Martha J. Kanter, the No. 2 official in the U.S. Education Department, took higher-education accrediting organizations to task on Tuesday for being too secretive about how they assess colleges and for using outmoded standards that don't give enough weight to measuring student learning.
"Accreditation isn't transparent enough, it just isn't," Ms. Kanter said here at the annual meeting of the Council for Higher Education Accreditation. "And it takes too long."
In her remarks, Ms. Kanter, the under secretary of education, said accreditation was a crucial part of maintaining quality in higher education as the United States strives to attain President Obama's goal of being atop the world by 2020 in terms of the share of its residents with college degrees. The council, an association of about 3,000 accredited colleges and universities, recognizes 59 accrediting organizations; in that sense, it accredits the accreditors.
The organizations that are responsible for assuring quality in higher education must consider whether their processes are really helping institutions improve and whether they are focusing too much on "inputs," such as the amount of time that students spend in class, and too little on what they have learned.
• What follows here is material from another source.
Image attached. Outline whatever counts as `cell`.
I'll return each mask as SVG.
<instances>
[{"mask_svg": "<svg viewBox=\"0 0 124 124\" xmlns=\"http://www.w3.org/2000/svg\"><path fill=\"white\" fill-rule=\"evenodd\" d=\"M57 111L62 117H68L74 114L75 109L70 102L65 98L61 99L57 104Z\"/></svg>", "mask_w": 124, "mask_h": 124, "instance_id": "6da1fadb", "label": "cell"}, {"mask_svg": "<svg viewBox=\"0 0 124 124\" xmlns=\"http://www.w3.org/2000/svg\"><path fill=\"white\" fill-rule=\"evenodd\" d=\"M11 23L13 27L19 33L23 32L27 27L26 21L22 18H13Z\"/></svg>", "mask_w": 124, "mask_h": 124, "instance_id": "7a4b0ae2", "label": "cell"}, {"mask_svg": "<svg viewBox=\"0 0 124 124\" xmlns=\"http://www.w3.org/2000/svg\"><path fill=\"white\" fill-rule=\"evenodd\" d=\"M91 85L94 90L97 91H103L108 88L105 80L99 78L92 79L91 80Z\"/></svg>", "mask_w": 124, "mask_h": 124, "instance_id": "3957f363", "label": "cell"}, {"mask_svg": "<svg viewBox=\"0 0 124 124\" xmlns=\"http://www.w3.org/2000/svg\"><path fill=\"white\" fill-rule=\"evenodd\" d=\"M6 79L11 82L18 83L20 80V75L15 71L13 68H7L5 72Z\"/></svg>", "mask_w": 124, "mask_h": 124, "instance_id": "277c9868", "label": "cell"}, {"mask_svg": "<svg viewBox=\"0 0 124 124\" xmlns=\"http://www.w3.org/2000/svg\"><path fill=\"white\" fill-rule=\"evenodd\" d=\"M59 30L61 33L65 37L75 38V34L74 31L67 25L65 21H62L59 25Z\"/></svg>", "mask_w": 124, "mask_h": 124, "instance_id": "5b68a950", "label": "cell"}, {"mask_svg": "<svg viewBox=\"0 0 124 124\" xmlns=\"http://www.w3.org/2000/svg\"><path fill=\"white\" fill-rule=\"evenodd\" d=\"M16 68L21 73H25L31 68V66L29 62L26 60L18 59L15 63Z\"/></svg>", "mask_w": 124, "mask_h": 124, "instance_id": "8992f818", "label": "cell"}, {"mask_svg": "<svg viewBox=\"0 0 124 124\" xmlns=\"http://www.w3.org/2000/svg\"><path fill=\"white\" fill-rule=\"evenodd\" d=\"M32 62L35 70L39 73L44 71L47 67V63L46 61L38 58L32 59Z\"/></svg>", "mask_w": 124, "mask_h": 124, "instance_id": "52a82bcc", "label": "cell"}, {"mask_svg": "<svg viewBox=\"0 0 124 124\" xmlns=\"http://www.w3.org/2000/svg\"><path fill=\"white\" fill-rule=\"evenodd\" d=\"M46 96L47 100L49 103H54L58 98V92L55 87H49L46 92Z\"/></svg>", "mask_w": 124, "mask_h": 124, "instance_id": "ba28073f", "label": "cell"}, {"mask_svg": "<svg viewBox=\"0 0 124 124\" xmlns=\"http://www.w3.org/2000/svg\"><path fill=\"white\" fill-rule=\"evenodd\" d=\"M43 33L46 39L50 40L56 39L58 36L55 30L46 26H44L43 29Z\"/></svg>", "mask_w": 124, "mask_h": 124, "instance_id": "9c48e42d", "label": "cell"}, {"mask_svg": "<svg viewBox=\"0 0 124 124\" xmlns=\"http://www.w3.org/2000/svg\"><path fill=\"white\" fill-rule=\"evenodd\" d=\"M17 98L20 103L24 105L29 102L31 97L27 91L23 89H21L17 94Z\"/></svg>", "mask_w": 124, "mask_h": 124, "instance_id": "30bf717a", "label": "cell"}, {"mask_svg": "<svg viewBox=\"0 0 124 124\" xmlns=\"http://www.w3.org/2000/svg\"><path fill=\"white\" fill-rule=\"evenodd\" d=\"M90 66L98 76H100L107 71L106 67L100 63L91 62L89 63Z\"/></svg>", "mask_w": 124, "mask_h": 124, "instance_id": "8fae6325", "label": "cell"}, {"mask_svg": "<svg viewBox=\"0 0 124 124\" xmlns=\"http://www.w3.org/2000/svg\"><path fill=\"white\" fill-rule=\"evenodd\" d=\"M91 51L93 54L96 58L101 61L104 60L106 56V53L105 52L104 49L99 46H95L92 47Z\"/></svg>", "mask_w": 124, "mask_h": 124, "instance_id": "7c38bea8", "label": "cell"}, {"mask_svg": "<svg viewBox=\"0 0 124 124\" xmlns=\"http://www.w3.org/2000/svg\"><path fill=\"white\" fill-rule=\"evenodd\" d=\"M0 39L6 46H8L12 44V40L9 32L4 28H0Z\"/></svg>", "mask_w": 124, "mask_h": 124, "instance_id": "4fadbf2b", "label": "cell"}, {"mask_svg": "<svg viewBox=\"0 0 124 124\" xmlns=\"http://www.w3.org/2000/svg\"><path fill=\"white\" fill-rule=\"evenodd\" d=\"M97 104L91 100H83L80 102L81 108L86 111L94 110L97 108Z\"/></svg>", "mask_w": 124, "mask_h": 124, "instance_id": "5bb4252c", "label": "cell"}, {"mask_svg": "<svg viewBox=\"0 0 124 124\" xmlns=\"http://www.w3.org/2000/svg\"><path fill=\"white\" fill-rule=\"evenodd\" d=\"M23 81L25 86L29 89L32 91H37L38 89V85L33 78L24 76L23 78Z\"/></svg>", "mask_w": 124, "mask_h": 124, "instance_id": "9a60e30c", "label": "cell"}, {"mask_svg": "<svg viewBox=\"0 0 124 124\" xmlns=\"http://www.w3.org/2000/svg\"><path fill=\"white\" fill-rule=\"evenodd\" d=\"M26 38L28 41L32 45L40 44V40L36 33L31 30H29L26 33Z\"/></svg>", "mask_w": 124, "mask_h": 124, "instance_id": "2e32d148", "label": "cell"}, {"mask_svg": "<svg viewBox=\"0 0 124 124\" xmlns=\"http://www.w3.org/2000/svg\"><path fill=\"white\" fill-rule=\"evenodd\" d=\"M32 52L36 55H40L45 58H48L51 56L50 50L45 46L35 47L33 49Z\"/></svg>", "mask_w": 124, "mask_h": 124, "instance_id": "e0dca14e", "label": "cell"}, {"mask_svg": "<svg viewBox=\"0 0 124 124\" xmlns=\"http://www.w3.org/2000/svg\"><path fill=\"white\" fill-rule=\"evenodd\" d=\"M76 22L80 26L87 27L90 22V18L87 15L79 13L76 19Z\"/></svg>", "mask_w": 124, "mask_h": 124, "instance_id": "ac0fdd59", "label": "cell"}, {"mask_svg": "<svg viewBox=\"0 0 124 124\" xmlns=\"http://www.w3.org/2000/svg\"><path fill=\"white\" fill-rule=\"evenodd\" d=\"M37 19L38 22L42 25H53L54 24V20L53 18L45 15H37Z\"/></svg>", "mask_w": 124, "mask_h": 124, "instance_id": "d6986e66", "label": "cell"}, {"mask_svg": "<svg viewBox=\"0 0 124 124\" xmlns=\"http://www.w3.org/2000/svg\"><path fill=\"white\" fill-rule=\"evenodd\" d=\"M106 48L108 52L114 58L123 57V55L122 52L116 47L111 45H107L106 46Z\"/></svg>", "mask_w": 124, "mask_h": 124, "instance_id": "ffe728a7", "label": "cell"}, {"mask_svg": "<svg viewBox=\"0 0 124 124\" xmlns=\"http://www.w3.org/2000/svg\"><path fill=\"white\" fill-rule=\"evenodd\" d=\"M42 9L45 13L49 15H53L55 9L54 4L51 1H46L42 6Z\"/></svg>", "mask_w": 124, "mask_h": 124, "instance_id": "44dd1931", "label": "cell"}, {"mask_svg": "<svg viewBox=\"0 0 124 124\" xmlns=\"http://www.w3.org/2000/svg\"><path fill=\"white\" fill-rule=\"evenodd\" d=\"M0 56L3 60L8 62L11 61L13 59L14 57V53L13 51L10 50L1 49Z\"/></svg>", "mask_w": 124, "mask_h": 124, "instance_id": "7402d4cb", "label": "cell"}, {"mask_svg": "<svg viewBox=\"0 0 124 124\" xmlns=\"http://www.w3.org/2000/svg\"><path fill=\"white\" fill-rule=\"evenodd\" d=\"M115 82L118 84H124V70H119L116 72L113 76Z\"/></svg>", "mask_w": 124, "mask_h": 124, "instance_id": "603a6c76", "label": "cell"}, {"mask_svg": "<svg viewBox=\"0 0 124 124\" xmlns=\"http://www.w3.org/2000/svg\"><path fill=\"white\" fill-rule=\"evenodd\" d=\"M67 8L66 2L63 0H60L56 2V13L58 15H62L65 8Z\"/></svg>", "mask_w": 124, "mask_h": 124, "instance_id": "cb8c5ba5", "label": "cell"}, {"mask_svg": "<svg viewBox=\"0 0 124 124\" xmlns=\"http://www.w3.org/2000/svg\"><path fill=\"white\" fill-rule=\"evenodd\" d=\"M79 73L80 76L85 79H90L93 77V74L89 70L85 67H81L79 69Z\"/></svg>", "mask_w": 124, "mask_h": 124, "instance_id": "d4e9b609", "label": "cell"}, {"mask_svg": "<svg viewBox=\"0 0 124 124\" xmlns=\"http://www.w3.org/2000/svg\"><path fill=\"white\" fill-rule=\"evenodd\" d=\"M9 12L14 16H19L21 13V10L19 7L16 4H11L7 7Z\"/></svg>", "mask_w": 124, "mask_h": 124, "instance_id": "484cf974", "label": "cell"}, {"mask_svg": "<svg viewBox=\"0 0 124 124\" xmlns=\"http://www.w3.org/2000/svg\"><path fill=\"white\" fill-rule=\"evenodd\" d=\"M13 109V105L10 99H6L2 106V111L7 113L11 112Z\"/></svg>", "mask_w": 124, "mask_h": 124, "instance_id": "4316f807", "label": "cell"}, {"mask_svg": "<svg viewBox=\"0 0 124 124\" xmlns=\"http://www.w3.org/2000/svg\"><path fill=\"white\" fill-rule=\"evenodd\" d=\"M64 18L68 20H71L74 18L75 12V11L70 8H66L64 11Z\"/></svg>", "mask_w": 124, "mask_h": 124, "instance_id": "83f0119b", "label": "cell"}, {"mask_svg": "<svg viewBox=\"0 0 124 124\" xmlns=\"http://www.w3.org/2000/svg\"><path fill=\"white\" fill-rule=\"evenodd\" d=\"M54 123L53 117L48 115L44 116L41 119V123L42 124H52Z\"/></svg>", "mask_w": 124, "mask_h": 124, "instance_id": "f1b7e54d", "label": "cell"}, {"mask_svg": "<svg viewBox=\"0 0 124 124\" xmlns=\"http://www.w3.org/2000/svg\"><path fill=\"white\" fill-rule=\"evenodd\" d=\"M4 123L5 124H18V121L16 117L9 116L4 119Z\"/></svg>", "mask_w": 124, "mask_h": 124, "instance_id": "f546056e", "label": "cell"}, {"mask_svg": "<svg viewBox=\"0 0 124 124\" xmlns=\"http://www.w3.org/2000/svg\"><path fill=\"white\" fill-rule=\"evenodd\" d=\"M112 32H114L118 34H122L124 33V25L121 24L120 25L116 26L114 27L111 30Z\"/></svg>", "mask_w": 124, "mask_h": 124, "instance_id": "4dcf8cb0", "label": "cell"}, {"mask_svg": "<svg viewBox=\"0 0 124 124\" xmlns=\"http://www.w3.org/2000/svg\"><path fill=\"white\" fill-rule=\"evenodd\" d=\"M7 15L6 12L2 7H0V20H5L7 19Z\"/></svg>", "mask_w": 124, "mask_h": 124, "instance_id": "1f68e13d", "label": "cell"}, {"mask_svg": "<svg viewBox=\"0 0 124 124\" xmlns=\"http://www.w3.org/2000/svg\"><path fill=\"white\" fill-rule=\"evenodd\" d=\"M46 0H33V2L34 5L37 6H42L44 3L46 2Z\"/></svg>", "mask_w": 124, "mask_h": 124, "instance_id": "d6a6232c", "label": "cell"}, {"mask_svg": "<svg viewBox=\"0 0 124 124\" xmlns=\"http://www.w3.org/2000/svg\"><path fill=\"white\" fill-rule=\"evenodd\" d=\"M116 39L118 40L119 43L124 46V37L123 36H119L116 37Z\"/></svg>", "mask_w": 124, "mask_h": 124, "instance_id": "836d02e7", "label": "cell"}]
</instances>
Accreditors and institutions also should be more willing to open up the accrediting process, by making self-studies easily accessible to the public and to other colleges that want to learn best practices, by announcing the teams of peer reviewers that make campus visits for accreditation purposes, and by opening accrediting commission meetings to the public.
"I just think everything we do ought to be open to scrutiny," Ms. Kanter said in an interview after her speech.
Belle S. Wheelan, president of the Southern Association of Colleges and Schools' Commission on Colleges, said she felt "caught between a rock and a hard place" on the issue of transparency.
Her organization is one of the six major regional accreditors that serve as gatekeepers for federal student aid, since colleges must be accredited for their students to be eligible for federal grants and loans. But her association is also a private membership group that has determined that a certain amount of information should remain out of the public eye, she said.
Making the entire process open could have the unintended consequence of giving an institution a bad reputation even as they are working diligently to correct problems, said Ms. Wheelan.